Heliconians are brightly colored butterflies with long forewings. Once placed in their own family, they are now considered closely related to the fritillaries. Larvae of most longwings feed on passion vines, and this host plant imparts noxious chemicals to the larvae which are carried over to the adult butterflies. This relationship is identical to the monarch butterflies' reliance on its host plant, milkweed, for defense. Predators find these chemicals distasteful and avoid eating both the larvae and adult butterflies.

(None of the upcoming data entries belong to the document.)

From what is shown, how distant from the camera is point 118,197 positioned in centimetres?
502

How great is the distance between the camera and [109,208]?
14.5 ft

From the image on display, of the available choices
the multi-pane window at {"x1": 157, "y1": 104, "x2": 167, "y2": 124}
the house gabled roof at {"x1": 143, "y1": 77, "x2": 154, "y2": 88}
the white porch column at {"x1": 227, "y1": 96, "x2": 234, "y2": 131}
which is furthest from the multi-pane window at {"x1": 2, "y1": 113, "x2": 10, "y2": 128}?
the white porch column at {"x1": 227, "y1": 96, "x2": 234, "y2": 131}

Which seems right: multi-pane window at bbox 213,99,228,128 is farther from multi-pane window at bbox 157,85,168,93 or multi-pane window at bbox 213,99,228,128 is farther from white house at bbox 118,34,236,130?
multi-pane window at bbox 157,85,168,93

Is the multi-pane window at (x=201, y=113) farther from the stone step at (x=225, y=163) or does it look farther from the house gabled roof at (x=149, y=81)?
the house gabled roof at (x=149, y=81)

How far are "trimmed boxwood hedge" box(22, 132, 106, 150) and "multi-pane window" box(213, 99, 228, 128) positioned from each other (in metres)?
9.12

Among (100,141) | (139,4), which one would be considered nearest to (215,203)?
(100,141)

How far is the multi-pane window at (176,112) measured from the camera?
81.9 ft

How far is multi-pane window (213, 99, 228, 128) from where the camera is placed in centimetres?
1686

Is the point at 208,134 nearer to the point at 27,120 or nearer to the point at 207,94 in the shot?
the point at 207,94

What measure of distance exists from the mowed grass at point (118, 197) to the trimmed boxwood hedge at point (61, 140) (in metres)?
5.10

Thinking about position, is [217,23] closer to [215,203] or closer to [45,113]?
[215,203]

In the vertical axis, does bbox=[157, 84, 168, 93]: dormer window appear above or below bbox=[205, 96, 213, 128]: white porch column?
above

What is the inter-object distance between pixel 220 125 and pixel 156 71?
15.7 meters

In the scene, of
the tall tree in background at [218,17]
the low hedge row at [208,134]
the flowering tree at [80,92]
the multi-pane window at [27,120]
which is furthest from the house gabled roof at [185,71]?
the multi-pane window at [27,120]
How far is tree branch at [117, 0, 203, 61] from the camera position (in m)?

Family Nymphalidae - Brushfoots or brush-footed butterflies encompass approximately 3,000 species worldwide, of which 160 or so live in or visit North America. This is a very diverse family of butterflies, and they occur everywhere except the polar ice caps. Their unifying characteristic is the reduced forelegs of both males and females. These vestigial forelegs are nearly useless for walking and give rise to the family's common name.
The habit of holding the forelegs close to the body is shared with many other insects, including bumblebees, flies, bugs and beetles. Considering how many insects do this, there must be some hidden evolutionary advantage to the state of having 6 legs but hiding the front two most of the time.
Within the butterfly habitat at the Notebaert Nature Museum in Chicago, these active butterflies entertain us as they fly from flower to flower, but little do guests know that each evening, the Longwings participate in another fascinating behavior known as communal roosting.
Circadian communal roosting in butterflies occurs when a number gather to rest for the night, typically on a single branch. These communal roosters can be quite numerous and can consist of single or a variety of species. Each evening, the air around the roosting site fills with butterflies as they work to find an open spot on the roost. The whole process takes about an hour to complete because the new arrivals tend to agitate the butterflies that perched earlier. Unless the roosting site is disturbed, the same butterflies will visit that spot night after night.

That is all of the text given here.